The virus is extremely hardy, as it can survive in dead animal carcasses. It can also persist for weeks or months in uncooked meats, cured meats or contaminated clothing, allowing the disease to cross borders.

It’s likely that ASF will eventually move from the Caribbean to the U.S. and Canada, so it seems logical that North America’s pork industry needs a vaccine that will prevent the disease in pigs.

But a vaccine for ASF may not make sense for several reasons:

  • Designing a vaccine that’s effective on all ASF variants and evolving variants is challenging;
  • It may make more sense to cull pigs rather than treat them with a vaccine;
  • A vaccine could disrupt exports of Canadian pork.

“The virus is so variable that we can’t design a vaccine for all the genotypes, with all the variants,” said Matheus Costa, a swine health expert at the Western College of Veterinary Medicine in Saskatoon.

Plus, much like COVID-19, ASF continues to change and new variants emerge. That means a vaccine, developed this summer, may be less effective on a variant that appears in the fall.

“Think about this with the (COVID-19) Delta variant. It’s the same thing,” Costa said.

There is also the nature of the ASF virus.

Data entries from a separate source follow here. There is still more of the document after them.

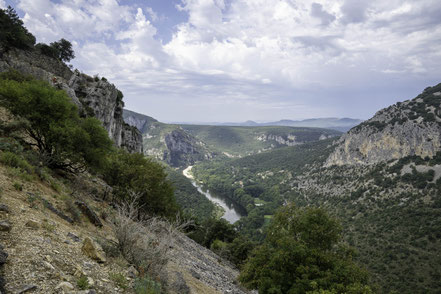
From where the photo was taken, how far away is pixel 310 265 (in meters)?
13.2

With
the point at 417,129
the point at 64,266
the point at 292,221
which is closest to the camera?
the point at 64,266

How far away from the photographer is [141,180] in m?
19.8

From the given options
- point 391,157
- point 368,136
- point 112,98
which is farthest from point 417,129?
point 112,98

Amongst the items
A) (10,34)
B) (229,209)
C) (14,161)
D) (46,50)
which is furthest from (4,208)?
(229,209)

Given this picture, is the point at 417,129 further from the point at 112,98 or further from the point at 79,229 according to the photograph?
the point at 79,229

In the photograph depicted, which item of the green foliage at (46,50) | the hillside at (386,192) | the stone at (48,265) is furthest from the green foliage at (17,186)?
the green foliage at (46,50)

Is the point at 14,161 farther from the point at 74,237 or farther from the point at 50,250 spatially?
the point at 50,250

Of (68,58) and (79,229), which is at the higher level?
(68,58)

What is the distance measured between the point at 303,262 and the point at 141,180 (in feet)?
45.3

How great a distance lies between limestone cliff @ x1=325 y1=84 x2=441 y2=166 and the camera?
270 feet

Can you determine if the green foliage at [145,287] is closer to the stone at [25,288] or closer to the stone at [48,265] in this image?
the stone at [48,265]

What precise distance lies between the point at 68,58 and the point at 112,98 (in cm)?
1771

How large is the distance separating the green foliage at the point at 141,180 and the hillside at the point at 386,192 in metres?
18.9

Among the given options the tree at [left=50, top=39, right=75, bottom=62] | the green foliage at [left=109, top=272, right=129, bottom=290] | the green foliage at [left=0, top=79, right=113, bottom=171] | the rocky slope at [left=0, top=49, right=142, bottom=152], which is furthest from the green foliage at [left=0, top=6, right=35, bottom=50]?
the green foliage at [left=109, top=272, right=129, bottom=290]
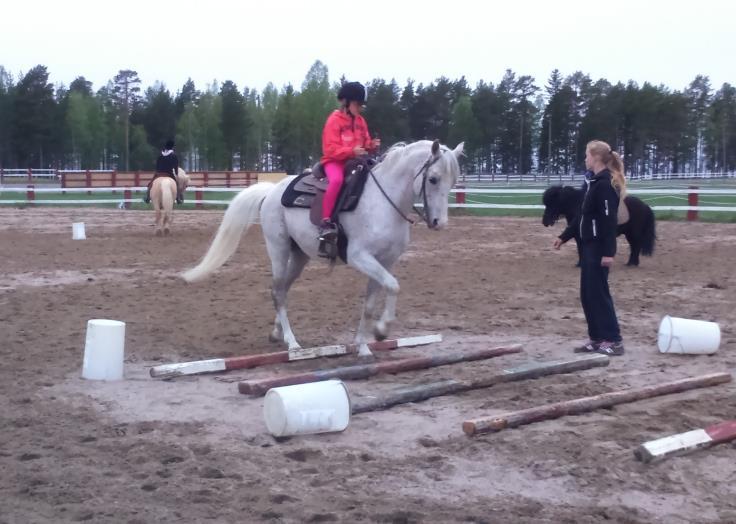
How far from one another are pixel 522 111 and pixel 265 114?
3315cm

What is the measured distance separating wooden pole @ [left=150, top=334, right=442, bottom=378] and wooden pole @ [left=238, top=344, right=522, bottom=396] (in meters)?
0.54

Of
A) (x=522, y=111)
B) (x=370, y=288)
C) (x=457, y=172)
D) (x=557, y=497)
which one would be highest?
(x=522, y=111)

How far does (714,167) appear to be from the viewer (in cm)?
6638

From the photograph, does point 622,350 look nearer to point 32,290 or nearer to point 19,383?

It moves slowly from pig to pig and containing the virus by culling the local population might be the most effective control strategy.

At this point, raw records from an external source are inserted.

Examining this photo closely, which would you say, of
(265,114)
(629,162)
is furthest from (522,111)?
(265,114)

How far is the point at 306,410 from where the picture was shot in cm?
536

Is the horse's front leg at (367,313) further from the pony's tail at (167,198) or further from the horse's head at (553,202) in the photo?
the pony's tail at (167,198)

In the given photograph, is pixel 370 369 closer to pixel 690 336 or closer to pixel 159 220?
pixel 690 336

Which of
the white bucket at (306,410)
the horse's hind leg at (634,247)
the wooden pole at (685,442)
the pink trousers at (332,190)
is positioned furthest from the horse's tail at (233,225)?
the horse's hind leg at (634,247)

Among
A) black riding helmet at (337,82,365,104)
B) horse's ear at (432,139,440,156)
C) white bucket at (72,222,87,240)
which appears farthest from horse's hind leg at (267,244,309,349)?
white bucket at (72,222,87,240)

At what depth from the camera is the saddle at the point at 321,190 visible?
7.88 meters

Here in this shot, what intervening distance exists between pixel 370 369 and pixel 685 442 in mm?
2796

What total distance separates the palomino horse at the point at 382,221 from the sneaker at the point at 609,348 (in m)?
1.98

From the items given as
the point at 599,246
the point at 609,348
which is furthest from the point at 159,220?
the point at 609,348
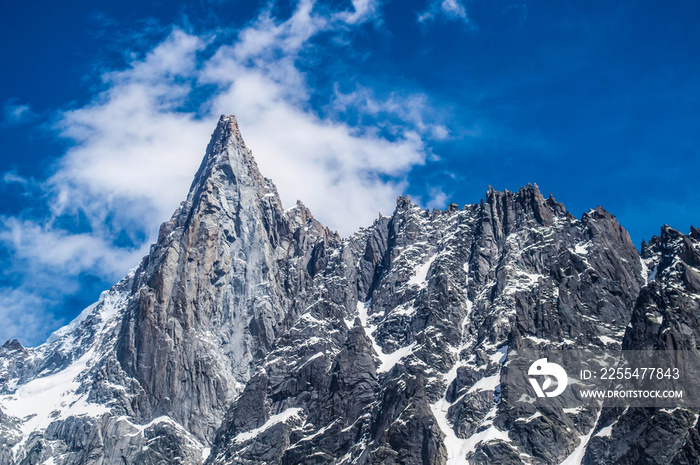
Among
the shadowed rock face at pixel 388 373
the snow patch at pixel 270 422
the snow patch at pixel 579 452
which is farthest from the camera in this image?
the snow patch at pixel 270 422

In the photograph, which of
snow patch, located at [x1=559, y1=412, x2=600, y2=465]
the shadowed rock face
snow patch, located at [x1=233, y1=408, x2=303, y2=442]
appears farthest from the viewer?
snow patch, located at [x1=233, y1=408, x2=303, y2=442]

“Because it doesn’t move quickly we’re able to fence it off within a barn. You can have African swine fever in your barn and keep it in one, single room… if you have good biosecurity,” Costa said. “(But) eventually, someone forgets about a dirty boot or something and then moves onto another room. Because it (the virus) is so hardy.”

If hog producers around the infected barn have vaccinated their herds, it would offer some protection and fewer pigs would die. But the virus would still be in that geographic location.

That’s problematic because ASF is lethal and it would be impossible to continue trade of pigs from that area. Nobody would want to buy pigs or pork from the region.

“That’s why it’s not commercially attractive. It’s better to cull all your pigs and get rid of the virus,” Costa said. “It’s just too risky to have the virus around the neighbourhood. It’s just so lethal and it’s so costly, you’re better off de-populating and being ASF-free.”

Vaccines can also disrupt trade in another manner. They prompt the body to produce antibodies that fight off the virus. But pigs that survive ASF also produce antibodies. That creates confusion for buyers of Canadian pork, who may wonder if Canada has ASF or not.

“If we start using a non-marker vaccine in Canada… when we do blood testing on those pigs, we can’t tell if that pig has antibodies because of exposure to the virus, or if those antibodies were generated from the vaccine,” said Egan Brockhoff, veterinary counselor with the Canadian Pork Council.

A marker in a vaccine is a signature, identifying a specific immune response. If the ASF vaccine doesn’t have such a marker, commercial pig producers in Canada would be reluctant to use the vaccine.

“Because Canada wants to resume trade of pork products as soon as possible (after an ASF detection), vaccination could complicate things. That’s a really big obstacle,” Brockhoff said.

While vaccination may be a poor fit for ASF, companies and countries continue to work on vaccines. A government agency in Vietnam has developed a vaccine and trials have shown that it is 95 per cent effective. The USDA is also making progress.

Ultimately, those vaccines could prove to be effective in a commercial herd.

Canadian hog producers may eventually use those vaccines, because ASF is coming to Canada, Costa said.

“Yep. It’s probably not a matter of if. It’s probably a matter of when…. And are we going to identify it, fast enough?”